GIVEN PROBLEM: Count the lines in the records below that contain the string "What", matching case exactly, and reply with the number alone.

LISTING:
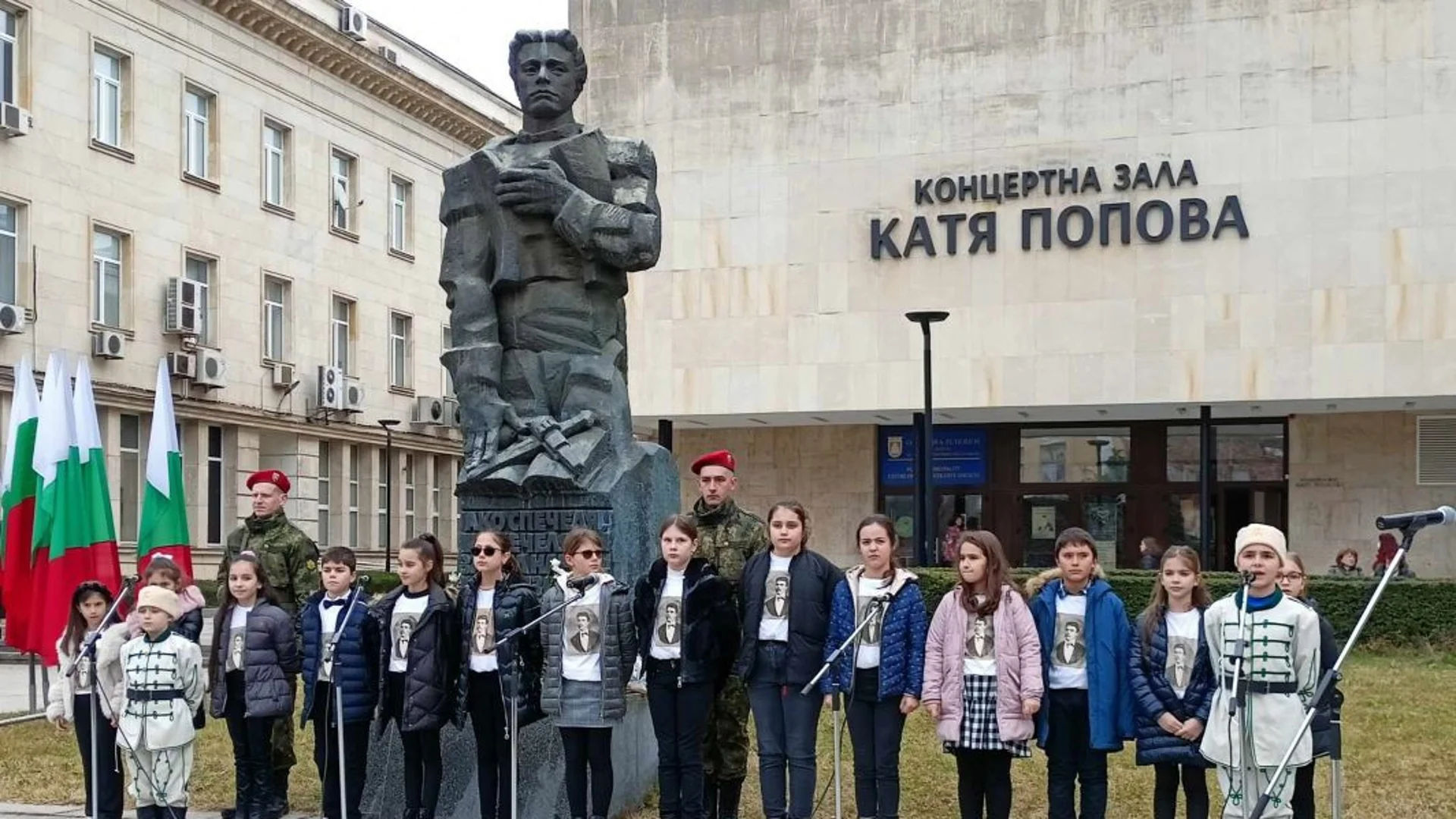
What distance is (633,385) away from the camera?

---

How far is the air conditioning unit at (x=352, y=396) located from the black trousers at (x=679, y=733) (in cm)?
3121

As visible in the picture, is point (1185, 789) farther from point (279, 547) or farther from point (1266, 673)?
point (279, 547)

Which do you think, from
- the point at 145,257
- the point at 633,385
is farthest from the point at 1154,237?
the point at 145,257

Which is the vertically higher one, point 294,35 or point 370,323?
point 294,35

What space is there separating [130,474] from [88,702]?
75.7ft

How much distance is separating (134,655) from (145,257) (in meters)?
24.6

FULL RESPONSE: 2